Capital Asset Pricing Model and its Application on Investment Risk
DOI:
https://doi.org/10.54097/f832wg56Keywords:
Capital Asset Pricing Model; Asset Optimization; Empirical Analysis; Chinese Stock Markets; Investment Decisions.Abstract
This study explores the utilization of the Capital Asset Pricing Model (CAPM), serving as a key instrument in the realm of asset management, with the objective of maximizing financial gains while minimizing potential hazards. The introduction highlights the significance of CAPM in guiding investment decisions and portfolio management by providing a theoretical framework to assess the potential earnings of an investment in relation to the inherent risks associated with it. The body of the paper outlines the fundamental concepts of CAPM, including its underlying assumptions and the mathematical formulation that underpins the model. It also critically examines the limitations inherent in CAPM, such as its assumptions about market efficiency and investor rationality, that is not invariably applicable in practical situations.
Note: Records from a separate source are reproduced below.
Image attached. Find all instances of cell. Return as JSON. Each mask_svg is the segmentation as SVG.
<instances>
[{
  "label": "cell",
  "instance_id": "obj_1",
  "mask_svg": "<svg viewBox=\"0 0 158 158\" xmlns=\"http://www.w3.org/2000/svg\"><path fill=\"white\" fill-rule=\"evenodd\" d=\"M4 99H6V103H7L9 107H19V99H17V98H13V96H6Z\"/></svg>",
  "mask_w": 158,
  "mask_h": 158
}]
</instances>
In this empirical section, the paper investigates the applicability of CAPM to the Chinese stock market, specifically the Shenzhen and Shanghai stock exchanges, using the Breusch-Pagan and Fama-MacBeth regression methods. The analysis seeks to determine whether CAPM's predictions align with the observed market behaviors and to what extent it can be relied upon for asset optimization in the Chinese context. This research's outcomes enrich the existing conversation about the real-world application of the Capital Asset Pricing Model within asset management, providing valuable perspectives for those aiming to enhance their investment strategies, particularly in the context of the distinctive features of China's equity markets.